Carlisle,

Carlisle,   (Click to enlarge: opens in new window)

Brent Kennedy, Carlisle Socialist Party

Carlisle Socialist Party held a protest on 16 October against cuts in living standards. With the retail price index already at 4.8% and expected to rise to 6%, this year’s meagre wage rises are turning into bigger real-terms pay cuts.

After a decade of austerity to bail out the bankers, living standards have stagnated for the longest period since the Napoleonic wars, leaving real wages in July at the same level as in February 2008. But with energy price rises, fuel and food shortages – things are about to get worse.

The Tories’ vindictive snatching back of the £20-a-week increase in Universal Credit, the biggest overnight cut of benefits in history, means that 1 in 3 children will now bear the scars of child poverty for the rest of their lives. This will save Rishi Sunak £6 billion, yet this year alone his billionaire friends increased their wealth by another £106 billion. Why doesn’t he make the richest pay instead of the poorest?

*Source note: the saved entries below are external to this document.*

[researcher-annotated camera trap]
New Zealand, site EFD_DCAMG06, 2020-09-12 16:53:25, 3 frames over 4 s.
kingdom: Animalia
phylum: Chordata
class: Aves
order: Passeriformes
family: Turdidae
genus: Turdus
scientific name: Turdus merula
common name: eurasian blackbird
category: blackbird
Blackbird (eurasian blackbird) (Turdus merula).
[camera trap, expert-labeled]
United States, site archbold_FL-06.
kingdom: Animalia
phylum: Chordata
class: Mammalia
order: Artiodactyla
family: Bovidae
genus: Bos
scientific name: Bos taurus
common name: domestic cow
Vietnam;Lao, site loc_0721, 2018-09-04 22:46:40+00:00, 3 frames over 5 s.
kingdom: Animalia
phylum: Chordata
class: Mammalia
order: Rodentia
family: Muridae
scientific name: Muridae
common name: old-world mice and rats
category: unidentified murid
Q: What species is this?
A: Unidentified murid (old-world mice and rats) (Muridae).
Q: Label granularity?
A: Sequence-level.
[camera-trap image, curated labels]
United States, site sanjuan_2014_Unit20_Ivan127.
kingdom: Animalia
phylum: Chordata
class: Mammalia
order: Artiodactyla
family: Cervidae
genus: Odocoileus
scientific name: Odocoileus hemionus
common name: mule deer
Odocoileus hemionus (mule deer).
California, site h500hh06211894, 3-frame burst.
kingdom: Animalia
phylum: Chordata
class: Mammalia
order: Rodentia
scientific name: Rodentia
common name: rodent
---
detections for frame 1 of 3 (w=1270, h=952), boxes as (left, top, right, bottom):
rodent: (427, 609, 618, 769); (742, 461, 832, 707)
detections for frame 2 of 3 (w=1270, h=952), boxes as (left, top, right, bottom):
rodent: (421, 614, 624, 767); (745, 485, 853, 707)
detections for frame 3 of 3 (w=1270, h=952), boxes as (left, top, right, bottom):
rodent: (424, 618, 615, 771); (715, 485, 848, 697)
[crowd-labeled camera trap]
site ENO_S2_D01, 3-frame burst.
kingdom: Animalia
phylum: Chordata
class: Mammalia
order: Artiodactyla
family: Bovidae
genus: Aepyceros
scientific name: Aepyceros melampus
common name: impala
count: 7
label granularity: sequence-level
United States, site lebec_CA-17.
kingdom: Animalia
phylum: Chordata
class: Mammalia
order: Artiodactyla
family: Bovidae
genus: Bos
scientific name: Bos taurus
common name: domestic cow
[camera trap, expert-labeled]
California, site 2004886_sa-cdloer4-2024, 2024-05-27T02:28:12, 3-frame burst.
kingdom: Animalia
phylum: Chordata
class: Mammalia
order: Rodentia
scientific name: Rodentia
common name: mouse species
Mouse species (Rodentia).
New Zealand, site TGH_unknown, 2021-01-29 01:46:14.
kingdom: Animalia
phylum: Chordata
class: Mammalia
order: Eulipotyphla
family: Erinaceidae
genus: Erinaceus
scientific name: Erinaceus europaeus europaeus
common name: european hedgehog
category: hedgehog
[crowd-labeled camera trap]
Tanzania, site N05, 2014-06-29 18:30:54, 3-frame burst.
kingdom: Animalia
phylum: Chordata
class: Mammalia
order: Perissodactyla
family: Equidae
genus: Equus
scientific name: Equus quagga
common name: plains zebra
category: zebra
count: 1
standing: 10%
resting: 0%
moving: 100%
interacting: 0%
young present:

Families came to our stall to take leaflets, sign our petition and share their desperate stories of having to choose between hot meals or shoes for their kids. Some of these belonged to the 40% of families having to claim benefits even though they are in full-time work, given their low wages and precarious employment contracts. Others with young children complained that they can’t afford to work because of the highest childcare fees in Europe.

Our petition calls for the £20 to be restored, for a minimum wage of £15 for all ages, for the scrapping of the rise in national insurance and for taxing the rich.

We are also supporting the demand by NHS workers for a 15% pay rise. Public sector workers are now voting by big majorities of up to 99% to take industrial action against the government pay offers. We hope their unions use their full strength through coordinated action in a coming winter of struggle against the wealthy elite.